Dal 9 al 31 maggio si sarebbe dovuto disputare il Giro d’Italia 2020. Tuttobiciweb lo corre comunque, giorno per giorno, con la forza della memoria. Oggi la sedicesima tappa: Aldo Pifferi ci racconta quella del 1965.
“Le cose succedono all’improvviso, quando meno te le aspetti, anche se quello era un periodo che giravo. Era la Diano Marina-Torino, 200 e passa chilometri, dal mare scalando prima il San Bartolomeo, poi il Col di Nava, infine sgommando in pianura. Pronti-via, un nostro compagno di squadra, Renzo Baldan, non stava bene, io mi misi al suo fianco e lo spinsi, arrivò la moto della giuria, il commissario mi avvertì, mi minacciò, mi multò, ma ormai il peggio era passato. Poi fughe e controfughe, finché poco prima di Mondovì nacque quella buona. Capii che sarebbe stata l’occasione giusta, e me lo dissi, anche. Mi inserii nel gruppetto. Dentro c’erano tanti amici, amici giù dalla bici, ma nemici sulla bici, da Vigna a Bailetti, da Fornoni detto ‘il Maestro’ a Baffi. L’unico amico che mi può aiutare – cercavo di ragionare fra me e me – è Bailetti, ma a sua insaputa. Perché lui era uno che aveva bisogno di spazio e che sarebbe partito lungo. E fu così. A un certo punto presi la sua ruota e per paura di perderla smisi anche di tirare. Si arrivava su un rettilineo, quello di Italia ’61. Bailetti partì lungo, e siccome io ero ancora attaccato alla sua ruota, lui senza volerlo mi portò al traguardo. Quando poi – come avevo previsto, e molto sperato – Bailetti calò, io lo saltai. E gli altri finirono dietro di me. Insomma: vinsi. Il palco, i fiori, De Zan. Ma il ‘Processo alla tappa’ no, là andavano solo i capitani”.

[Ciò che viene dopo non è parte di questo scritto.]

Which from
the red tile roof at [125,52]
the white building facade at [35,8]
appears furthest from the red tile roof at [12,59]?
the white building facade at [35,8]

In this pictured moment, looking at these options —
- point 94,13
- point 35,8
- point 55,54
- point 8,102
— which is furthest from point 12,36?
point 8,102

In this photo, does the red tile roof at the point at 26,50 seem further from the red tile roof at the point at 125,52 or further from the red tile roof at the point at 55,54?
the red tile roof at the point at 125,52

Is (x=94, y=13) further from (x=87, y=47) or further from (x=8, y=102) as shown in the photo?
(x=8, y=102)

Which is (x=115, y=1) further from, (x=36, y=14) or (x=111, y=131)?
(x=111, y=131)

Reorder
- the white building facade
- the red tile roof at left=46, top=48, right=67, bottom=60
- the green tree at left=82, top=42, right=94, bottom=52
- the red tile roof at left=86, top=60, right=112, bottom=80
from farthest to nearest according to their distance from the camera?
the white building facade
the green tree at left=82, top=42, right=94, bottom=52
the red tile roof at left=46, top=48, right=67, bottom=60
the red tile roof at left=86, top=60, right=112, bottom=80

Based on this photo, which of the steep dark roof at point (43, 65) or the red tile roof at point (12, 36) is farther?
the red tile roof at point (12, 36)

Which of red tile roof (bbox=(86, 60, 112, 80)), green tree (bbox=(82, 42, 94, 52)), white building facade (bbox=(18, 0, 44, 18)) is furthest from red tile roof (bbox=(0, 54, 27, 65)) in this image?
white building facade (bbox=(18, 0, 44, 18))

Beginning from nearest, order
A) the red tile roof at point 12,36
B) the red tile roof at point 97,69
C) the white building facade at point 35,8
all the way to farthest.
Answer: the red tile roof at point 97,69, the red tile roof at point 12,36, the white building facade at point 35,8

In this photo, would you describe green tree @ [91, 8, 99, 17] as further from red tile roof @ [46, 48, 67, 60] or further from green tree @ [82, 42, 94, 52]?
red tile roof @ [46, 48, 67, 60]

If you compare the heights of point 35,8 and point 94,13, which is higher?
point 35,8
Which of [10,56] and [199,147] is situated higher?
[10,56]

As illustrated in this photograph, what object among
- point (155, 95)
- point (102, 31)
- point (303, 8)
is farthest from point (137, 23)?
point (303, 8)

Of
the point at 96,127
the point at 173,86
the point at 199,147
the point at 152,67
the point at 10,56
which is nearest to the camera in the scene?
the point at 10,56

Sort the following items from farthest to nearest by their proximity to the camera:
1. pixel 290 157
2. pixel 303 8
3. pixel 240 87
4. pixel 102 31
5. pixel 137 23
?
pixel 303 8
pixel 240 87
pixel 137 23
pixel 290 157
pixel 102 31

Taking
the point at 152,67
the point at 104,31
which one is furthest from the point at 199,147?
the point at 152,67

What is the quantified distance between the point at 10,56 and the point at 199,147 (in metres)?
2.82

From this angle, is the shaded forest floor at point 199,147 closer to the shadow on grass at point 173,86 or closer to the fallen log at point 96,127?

Aldo Pifferi da Orsenigo: “A 10 chilometri da Como, lavoravo in un’azienda di tessitura, addetto a certi macchinari per fare le cravatte”. Aldo Pifferi da velocista: “Prima corsa, prima vittoria, in volata. Ma ero un velocista da gruppetto, da gruppettino, meno si era e meglio era”. Aldo Pifferi da maglia azzurra fra i dilettanti: “Anche ai Mondiali del 1959 e del 1961”. Aldo Pifferi da gregario fra i professionisti: “Quando proprio dovevo fermarmi nei bar, mi mettevo d’accordo con altri tre o quattro corridori per aiutarci a rientrare”. Aldo Pifferi da occasioni perdute: “Quella volta che alla quinta tappa del Giro di Sardegna del 1967 Anquetil mi spinse perché secondo lui meritavo di vincere la tappa. Quella volta che alla settima tappa del Giro di Sardegna del 1967 arrivai secondo dietro a Eddy Merckx...”. Aldo Pifferi da vittorie strappate: “Quella volta che alla prima tappa della Tirreno-Adriatico del 1967 nel finale, a uno spartitraffico, ci fu un momento di confusione, io intuii la strada giusta, presi quei 20-30 metri e vinsi davanti a Dancelli, che era il mio capitano. Quella volta che al Giro delle Tre Province a Camucia nel 1967 nel finale ci fu una caduta, io ero in testa e partii a tutta, presi quei 20-30 metri e meno male che stavolta, fra me e il mio capitano Dancelli, c’era un altro corridore. Ma adesso con Dancelli è tutto ok. Ci telefoniamo anche per sapere come stiamo”.
Pifferi, il Pifferi magico, 81 anni, non ha dubbi: “Quella vittoria al Giro d’Italia mi è rimasta appiccicata tutta la vita. E non è da poco. Mi creda, ci sono stati altri colleghi, più bravi di me, che non ne hanno mai vinta una. Il ciclismo con me è stato giusto: molto ho faticato e molto mi sono divertito. Il ciclismo mi ha insegnato a tenere duro. E alla fine della carriera il ciclismo mi ha dato i soldi per acquistare un terreno, costruirci una casetta, aprire anche un negozio di biciclette e tenerlo per 23 anni. Sulla strada della Cappelletta. Ha presente?”.